The Obama Administration immediately went into damage control mode, and suddenly claimed that the regulations were not of great importance after all after months of saying that they were. They now claimed that the recently renewed US subsidies for “renewable” electricity would have more impacts on US CO2 emission reductions.
Then on Friday night, February 12, the author of one of the five Supreme Court votes died. This means that the fate of the EPA regulations may well hinge on the much more liberal DC Circuit Court of Appeals until the Supreme Court vacancy is filled. And after it is filled, they will probably depend on who may be confirmed to fill that Supreme Court seat. So an unfavorable Supreme Court ruling on the legal merits of the regulations suddenly became much less likely.
It is easy to play what if games, but it is fairly clear that if the Supreme Court had tried to make the same decision four days later, they would not have had the votes to issue a stay. And if EPA had dragged its feet just four days longer than it did in publishing the regulations in the Federal Register, that is probably just what would have happened.
So climate skeptics had won what appeared likely to be a significant victory, but with only four days to spare. And what happens from here probably now depends on decisions made by the US Senate on filling the vacancy and by the voting public on who will be the next President.
The Obama/EPA Legal Case Is Very Weak
When I read EPA’s draft power plant regulations in mid-2014 I soon concluded that they were on very thin ice legally. I suspected that this was due to the simple fact that the Clean Air Act was never intended to regulate emissions of natural constituents of the air that rapidly disburse in the atmosphere as a whole such as carbon dioxide. So the very weak case was the best that the authors could make. But EPA and the Obama Administration decided to proceed as if they actually had a legal case.
Although I am not a lawyer, it was hard to miss that the regulations attempted to do exactly what the Clean Air Act said they could not do in terms of using Section 111(d) of the Act to reduce CO2 emissions from power plants.
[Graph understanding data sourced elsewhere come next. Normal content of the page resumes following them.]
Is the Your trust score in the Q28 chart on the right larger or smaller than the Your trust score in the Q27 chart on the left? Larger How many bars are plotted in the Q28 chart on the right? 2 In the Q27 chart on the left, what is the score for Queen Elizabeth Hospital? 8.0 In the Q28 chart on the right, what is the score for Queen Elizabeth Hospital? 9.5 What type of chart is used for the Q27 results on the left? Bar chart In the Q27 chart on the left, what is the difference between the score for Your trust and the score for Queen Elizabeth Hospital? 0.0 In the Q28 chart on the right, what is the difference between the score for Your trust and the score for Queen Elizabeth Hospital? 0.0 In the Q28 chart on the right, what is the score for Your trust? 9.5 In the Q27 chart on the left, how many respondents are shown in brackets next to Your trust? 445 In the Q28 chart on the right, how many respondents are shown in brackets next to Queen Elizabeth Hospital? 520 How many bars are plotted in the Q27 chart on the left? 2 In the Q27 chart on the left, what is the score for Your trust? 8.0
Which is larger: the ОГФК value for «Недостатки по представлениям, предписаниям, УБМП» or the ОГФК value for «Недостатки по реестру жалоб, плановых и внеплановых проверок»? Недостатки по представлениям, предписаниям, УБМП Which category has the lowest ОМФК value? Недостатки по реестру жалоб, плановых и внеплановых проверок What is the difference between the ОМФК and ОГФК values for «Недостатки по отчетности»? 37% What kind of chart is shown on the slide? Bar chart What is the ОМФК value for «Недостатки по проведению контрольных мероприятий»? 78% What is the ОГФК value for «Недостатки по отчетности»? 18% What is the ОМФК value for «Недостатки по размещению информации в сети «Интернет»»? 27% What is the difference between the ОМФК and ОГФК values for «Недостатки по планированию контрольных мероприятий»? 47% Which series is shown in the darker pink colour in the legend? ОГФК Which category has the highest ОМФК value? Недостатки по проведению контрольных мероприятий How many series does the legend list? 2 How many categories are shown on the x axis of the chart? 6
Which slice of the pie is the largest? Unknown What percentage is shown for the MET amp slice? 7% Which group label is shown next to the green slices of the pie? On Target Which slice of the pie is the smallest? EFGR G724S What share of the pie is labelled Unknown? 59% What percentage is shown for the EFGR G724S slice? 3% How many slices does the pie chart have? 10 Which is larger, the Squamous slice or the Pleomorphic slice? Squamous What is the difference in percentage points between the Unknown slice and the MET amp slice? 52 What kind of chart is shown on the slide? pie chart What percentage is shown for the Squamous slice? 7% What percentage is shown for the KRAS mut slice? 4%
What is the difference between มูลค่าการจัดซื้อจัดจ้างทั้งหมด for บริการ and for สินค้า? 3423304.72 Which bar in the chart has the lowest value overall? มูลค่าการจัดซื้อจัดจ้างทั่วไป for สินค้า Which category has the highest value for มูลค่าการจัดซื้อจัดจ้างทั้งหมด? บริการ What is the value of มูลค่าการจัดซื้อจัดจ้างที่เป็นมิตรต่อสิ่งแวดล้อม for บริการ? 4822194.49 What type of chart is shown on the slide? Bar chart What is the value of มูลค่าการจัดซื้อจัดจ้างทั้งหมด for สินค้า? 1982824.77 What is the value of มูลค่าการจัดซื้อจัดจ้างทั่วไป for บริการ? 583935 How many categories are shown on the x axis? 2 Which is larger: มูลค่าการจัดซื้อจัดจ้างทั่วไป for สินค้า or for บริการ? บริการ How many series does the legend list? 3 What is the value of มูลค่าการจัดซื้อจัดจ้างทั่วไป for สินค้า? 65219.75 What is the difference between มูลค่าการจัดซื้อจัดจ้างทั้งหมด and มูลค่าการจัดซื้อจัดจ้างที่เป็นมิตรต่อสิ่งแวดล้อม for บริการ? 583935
EPA’s explanation was based on an alleged drafting error and was less than convincing. And a leading liberal constitutional scholar strongly questioned the basis for the regulations on a broader constitutional basis. So I have been strongly of the view that the regulations are legally invalid. But the issue is not what I think, but what the Supreme Court (and now maybe the DC Circuit) thinks. And on February 9th that became fairly clear—at least until February 12.
What happens next probably depends primarily on the outcome of the November Presidential election, assuming that the Senate refuses to confirm an Obama-selected appointee to the Court in the meantime. I find it alarming that we came so close to forcing states and utilities to waste trillions of dollars on a useless boondoggle benefiting a very few at great expense to the population as a whole before the merits of the strong skeptic legal case could even be heard. The scientific and logical case against the boondoggle is quite convincing in my view, but it appears likely that the legal decision hinges on who is approved for the now vacant Supreme Court seat. I wish the decision depended on the scientific and logical issues and an objective analysis of the law and the Constitution, but this now appears unlikely. It is now tied up with many of the other contentious issues between the two major political parties which center on cases before or soon to be before the Supreme Court.